SET PROBLEM A:
In the recorder review, which audio format can XP mode recordings be encoded with instead of regular Dolby Digital?

DOCUMENT:
— START —
More advanced editing is facilitated by the Playlist feature, which is surprisingly easy to use thanks to the clear onscreen layout. This makes it possible to grab clips from any recording and stitch them together into a seamless sequence – handy for making montages of home movies or favourite scenes from TV shows. The original recordings are not affected, so you can edit to your heart’s content without fear of deleting anything. Both original recordings and playlists can be copied from the hard-disk to DVD (or vice versa) at high speed and even downgraded to a lower quality to free up space. The look of your finalised disc can even be customised using a range of different coloured backgrounds, which appear when loaded into a different player.


Elsewhere, other features include MP3 and JPEG playback, but sadly not DivX or WMA, plus some basic picture and sound tweaks and an option to encode XP mode recordings with LPCM audio instead of regular Dolby Digital. And as ever, the hard-disk lets you pause live TV, chase playback and simultaneously play and record.

However, don’t be daunted by the mass of features and functions on board – Panasonic’s clever user interface makes everything very easy to use. The onscreen menus and status displays look great without emphasising style over simplicity, while the remote control features some simple but effective touches, such as different coloured playback controls, large lettering and a dedicated Recording Mode button.


To test its ease of use, we created a DVD-R full of 10-minute episodes of a kid’s TV show stored on a Sky HD box. It proved extremely easy to edit and transfer the footage and the resulting disc menu looks great – the only problem we encountered were some slightly inaccurate edits but on the whole the process demonstrated the unit’s unbeatable simplicity and versatility.


What’s more, the quality of live Freeview broadcasts is very impressive, with the 1080p upscaling and onboard noise reduction working together to great effect. The flawless encoding in the XP recording mode ensures that recordings look identical to the live source, capturing strong colours and fine detail without any problems at all. We used horse racing on Channel 4 to check the quality of fast-moving images, and despite a touch of dot noise, the resulting pictures look generally smooth.
— END —
DATA FOR THIS EXERCISE:
— START —
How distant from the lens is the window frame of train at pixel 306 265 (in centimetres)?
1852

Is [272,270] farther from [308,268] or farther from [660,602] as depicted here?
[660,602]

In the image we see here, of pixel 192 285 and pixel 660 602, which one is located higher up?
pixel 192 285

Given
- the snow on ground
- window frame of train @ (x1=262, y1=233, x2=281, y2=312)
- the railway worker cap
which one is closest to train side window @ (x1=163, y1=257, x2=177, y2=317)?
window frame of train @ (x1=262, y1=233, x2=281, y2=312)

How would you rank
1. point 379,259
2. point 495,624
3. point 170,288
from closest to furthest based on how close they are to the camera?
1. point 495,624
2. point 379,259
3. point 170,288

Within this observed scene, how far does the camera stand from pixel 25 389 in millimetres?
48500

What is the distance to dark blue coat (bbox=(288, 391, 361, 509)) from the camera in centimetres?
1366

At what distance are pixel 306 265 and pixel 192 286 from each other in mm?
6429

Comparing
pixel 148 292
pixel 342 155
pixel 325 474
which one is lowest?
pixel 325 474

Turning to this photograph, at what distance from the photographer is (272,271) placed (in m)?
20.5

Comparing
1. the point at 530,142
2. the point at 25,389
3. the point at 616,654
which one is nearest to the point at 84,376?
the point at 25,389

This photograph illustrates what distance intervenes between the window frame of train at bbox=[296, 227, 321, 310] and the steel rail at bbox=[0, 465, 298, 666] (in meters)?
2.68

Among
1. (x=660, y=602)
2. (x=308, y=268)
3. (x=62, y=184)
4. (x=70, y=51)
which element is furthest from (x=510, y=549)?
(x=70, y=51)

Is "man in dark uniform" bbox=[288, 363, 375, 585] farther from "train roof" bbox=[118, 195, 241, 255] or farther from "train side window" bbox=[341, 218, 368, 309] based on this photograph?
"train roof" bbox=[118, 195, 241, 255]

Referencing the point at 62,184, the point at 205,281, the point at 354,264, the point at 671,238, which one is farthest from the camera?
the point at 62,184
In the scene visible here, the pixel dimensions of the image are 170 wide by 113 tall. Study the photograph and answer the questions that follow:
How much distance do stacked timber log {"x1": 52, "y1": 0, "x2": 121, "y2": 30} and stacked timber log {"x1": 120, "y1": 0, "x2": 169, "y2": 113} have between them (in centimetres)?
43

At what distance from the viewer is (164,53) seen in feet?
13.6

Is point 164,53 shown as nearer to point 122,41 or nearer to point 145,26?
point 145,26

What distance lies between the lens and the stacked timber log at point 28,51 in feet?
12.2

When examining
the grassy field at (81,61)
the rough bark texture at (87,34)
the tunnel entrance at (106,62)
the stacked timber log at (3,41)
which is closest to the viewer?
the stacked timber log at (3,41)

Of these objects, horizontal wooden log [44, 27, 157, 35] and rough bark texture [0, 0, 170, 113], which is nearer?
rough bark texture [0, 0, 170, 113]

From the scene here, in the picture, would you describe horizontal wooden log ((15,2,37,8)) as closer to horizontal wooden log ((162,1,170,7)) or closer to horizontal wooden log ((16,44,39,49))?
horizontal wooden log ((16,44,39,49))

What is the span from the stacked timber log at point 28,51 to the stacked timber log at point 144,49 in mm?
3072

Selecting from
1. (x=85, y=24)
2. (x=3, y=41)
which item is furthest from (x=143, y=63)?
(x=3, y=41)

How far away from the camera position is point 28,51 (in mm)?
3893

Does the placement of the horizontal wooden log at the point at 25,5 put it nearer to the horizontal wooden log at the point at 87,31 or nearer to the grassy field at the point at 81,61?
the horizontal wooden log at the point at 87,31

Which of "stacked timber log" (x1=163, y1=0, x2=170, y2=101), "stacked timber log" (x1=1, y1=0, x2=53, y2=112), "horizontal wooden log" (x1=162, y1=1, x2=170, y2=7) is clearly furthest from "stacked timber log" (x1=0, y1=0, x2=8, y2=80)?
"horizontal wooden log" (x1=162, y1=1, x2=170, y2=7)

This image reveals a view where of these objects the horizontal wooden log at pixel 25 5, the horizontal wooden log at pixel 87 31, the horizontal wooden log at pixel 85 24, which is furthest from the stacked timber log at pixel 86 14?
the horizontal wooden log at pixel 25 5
— END —
SET PROBLEM B:
Write out the records again, starting with the line that contains "Selecting from" and going on through the end of the records. Switch "placement" to "position" and leave everything else unchanged.

WRITTEN RESPONSE A:
LPCM

WRITTEN RESPONSE B:
Selecting from
1. (x=85, y=24)
2. (x=3, y=41)
which item is furthest from (x=143, y=63)?
(x=3, y=41)

How far away from the camera position is point 28,51 (in mm)?
3893

Does the position of the horizontal wooden log at the point at 25,5 put it nearer to the horizontal wooden log at the point at 87,31 or nearer to the grassy field at the point at 81,61?
the horizontal wooden log at the point at 87,31

Which of "stacked timber log" (x1=163, y1=0, x2=170, y2=101), "stacked timber log" (x1=1, y1=0, x2=53, y2=112), "horizontal wooden log" (x1=162, y1=1, x2=170, y2=7) is clearly furthest from "stacked timber log" (x1=0, y1=0, x2=8, y2=80)?
"horizontal wooden log" (x1=162, y1=1, x2=170, y2=7)

This image reveals a view where of these objects the horizontal wooden log at pixel 25 5, the horizontal wooden log at pixel 87 31, the horizontal wooden log at pixel 85 24, which is furthest from the stacked timber log at pixel 86 14?
the horizontal wooden log at pixel 25 5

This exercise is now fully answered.